Pregnancy is often an exciting time for women. However, there are many changes during this time which can put a lot of strain on the body. Exercising during pregnancy under supervision by a qualified physio can support your body as it goes through these changes.
Improving your fitness during pregnancy is an excellent way to maintain a strong and healthy body, as well as provide many social benefits. Participating in exercise during pregnancy is perfectly acceptable and safe when performed at an appropriate intensity and depending on any concurrent medical conditions.
It is recommended that those who were active before pregnancy should remain active, gradually reducing their intensity over the period of the pregnancy. For those who were inactive before pregnancy, it is beneficial for both mother and baby to gradually increase daily activity to a low level.
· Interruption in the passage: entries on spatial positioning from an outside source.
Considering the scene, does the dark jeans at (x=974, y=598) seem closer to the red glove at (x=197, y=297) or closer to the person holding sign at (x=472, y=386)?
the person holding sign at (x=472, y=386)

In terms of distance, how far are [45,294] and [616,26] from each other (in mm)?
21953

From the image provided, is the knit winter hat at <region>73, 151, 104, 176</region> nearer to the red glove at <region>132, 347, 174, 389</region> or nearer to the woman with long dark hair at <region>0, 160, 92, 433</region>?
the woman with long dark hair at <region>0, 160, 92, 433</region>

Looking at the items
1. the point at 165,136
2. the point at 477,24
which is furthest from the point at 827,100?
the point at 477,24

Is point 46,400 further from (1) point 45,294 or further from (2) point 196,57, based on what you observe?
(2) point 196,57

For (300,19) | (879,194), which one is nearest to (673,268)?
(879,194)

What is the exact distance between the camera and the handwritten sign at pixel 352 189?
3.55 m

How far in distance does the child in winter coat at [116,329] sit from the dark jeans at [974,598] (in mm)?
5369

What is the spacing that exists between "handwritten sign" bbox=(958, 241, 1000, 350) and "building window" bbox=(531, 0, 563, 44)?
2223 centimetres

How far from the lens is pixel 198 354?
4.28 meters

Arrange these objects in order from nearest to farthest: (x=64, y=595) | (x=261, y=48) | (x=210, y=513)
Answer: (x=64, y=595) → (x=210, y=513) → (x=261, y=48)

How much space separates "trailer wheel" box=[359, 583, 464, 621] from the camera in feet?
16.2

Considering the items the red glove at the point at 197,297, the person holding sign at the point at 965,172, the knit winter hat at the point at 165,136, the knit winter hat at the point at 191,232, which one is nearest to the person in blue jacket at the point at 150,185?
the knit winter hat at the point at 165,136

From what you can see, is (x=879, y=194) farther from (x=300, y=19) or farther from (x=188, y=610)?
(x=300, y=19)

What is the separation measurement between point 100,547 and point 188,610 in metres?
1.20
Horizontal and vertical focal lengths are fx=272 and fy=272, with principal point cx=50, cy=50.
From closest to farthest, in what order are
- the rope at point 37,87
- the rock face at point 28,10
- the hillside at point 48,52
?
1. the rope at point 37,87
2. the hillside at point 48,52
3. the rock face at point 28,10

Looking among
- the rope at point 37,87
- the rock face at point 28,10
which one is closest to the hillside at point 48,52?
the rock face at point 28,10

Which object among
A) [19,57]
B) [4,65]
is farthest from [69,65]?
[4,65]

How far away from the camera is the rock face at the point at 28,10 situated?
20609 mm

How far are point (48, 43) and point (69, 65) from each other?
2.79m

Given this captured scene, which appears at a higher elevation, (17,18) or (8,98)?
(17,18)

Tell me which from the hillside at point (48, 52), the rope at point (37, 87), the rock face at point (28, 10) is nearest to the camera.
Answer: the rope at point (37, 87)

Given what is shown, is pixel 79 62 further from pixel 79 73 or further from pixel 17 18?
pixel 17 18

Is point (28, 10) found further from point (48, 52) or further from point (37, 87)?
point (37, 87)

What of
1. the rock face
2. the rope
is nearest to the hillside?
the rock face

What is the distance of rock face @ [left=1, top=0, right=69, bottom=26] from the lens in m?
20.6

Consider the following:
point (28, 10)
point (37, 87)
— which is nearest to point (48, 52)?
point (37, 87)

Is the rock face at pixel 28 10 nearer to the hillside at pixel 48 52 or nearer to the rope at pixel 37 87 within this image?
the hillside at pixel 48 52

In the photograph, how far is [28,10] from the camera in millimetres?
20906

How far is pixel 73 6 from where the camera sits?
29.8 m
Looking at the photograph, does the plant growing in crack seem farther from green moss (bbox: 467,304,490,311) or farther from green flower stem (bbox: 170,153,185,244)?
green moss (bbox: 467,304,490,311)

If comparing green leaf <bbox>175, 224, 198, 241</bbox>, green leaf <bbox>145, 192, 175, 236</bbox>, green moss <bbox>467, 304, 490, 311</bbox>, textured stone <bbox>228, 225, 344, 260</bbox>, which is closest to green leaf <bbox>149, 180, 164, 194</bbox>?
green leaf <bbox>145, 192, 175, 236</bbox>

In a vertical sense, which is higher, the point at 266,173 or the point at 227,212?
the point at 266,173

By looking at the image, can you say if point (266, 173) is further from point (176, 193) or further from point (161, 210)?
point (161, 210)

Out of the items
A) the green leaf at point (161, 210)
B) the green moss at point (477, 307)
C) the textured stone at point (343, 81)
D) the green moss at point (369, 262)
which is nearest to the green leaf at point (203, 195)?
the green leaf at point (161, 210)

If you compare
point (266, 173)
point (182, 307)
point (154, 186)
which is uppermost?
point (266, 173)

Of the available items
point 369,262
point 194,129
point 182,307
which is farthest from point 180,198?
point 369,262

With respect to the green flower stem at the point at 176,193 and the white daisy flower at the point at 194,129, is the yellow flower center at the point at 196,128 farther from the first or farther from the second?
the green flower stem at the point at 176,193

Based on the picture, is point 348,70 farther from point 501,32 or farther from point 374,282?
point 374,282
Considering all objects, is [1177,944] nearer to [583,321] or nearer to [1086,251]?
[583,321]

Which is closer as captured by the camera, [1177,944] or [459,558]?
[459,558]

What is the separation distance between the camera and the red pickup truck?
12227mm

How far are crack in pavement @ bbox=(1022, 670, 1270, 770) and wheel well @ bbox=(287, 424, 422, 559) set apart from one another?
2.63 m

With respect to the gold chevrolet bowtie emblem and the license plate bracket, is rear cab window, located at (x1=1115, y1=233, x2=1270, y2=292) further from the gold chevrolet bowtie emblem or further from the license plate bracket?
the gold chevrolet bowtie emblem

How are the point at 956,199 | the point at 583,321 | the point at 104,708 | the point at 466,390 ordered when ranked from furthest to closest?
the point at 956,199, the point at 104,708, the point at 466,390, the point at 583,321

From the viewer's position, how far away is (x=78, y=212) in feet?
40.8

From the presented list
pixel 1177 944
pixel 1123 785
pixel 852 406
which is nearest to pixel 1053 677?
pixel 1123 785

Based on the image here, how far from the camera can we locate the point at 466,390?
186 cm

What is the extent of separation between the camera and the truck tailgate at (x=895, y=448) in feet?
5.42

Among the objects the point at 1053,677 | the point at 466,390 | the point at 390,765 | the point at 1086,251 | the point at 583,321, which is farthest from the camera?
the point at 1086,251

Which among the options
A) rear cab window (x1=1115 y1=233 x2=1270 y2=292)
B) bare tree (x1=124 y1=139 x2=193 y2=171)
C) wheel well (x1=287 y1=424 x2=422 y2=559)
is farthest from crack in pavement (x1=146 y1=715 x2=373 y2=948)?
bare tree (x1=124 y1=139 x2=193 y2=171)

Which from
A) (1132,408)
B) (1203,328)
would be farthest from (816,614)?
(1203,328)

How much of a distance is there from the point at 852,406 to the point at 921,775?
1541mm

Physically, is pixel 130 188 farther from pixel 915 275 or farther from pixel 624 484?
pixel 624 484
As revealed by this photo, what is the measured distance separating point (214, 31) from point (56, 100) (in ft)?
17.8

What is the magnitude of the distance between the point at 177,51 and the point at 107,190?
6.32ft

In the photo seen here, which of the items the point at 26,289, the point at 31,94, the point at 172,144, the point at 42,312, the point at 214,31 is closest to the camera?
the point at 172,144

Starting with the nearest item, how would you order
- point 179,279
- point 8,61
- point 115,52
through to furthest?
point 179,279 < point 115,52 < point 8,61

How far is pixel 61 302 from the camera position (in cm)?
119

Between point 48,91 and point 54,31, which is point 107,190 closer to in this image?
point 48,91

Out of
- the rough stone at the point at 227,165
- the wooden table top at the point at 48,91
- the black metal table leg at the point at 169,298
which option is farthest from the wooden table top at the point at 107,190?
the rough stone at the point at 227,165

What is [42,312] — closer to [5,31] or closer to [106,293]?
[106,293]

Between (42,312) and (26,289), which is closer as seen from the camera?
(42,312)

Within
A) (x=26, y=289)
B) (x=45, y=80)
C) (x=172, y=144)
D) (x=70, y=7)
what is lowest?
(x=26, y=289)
Experts in clinical pilates in Perth can provide a gentle and safe setting to enhance and maintain fitness during pregnancy. Physio pilates in Perth is becoming more sought-after, as it is one of the most beneficial forms of exercise for pregnant women, due to the essential principles of core strength, increasing flexibility, improving posture and strengthening the pelvic floor muscles. It also allows a low impact form of exercise. The following are its known benefits:
Muscle Strength And Flexibility
Pilates during pregnancy provides safe exercises that help with flexibility, stretching and maintaining muscle strength. Building muscle strength during pregnancy includes all muscle groups.
Back Pain Relief
Clinical pilates can help to reduce back pain. However, if you have back pain, you should see your physio to determine the cause.
Pelvic Floor Strength
Pilates during pregnancy is especially beneficial for strengthening the pelvic floor muscles. Pelvic floor exercises during pregnancy help to strengthen and tone these muscles and reduce the risk of urine leakage during and after pregnancy.
Pilates has been shown to reduce stress, improve mood and promote relaxation. This can help with decreasing the symptoms of depression and anxiety during and after pregnancy.
Exercising during pregnancy should be done with care. You should avoid high impact sessions, any movements which involve sudden direction changes, a lot of jumping or bouncing or anything which increases the risk of falling.
- As your baby grows, your centre of gravity changes. This may cause difficulty in performing certain poses or movements that you could previously perform. Always avoid movements which cause you to feel unbalanced or at risk of a fall.
- As you weight increases, greater strain is placed on your joints and muscles. Always stay within your comfort zone and stop if you feel any discomfort.
- During the second and third trimester, do not exercise while lying on your back. The weight of your baby will push against the large blood vessels in the back of your abdomen limiting blood flow through your body.
- Always warm up and cool down, and don’t push yourself too hard. Ligaments become more relaxed during pregnancy due to hormone changes which increase the risk of injury if you push yourself too hard.
Exercise during pregnancy can support your body as it undergoes many changes during this exciting time, as long as care is taken and you maintain communication with your Physio and GP. It is also best to consult a trusted professional with Physio Pilates in Perth. A well-planned exercise program is important for achieving health and wellness during pregnancy.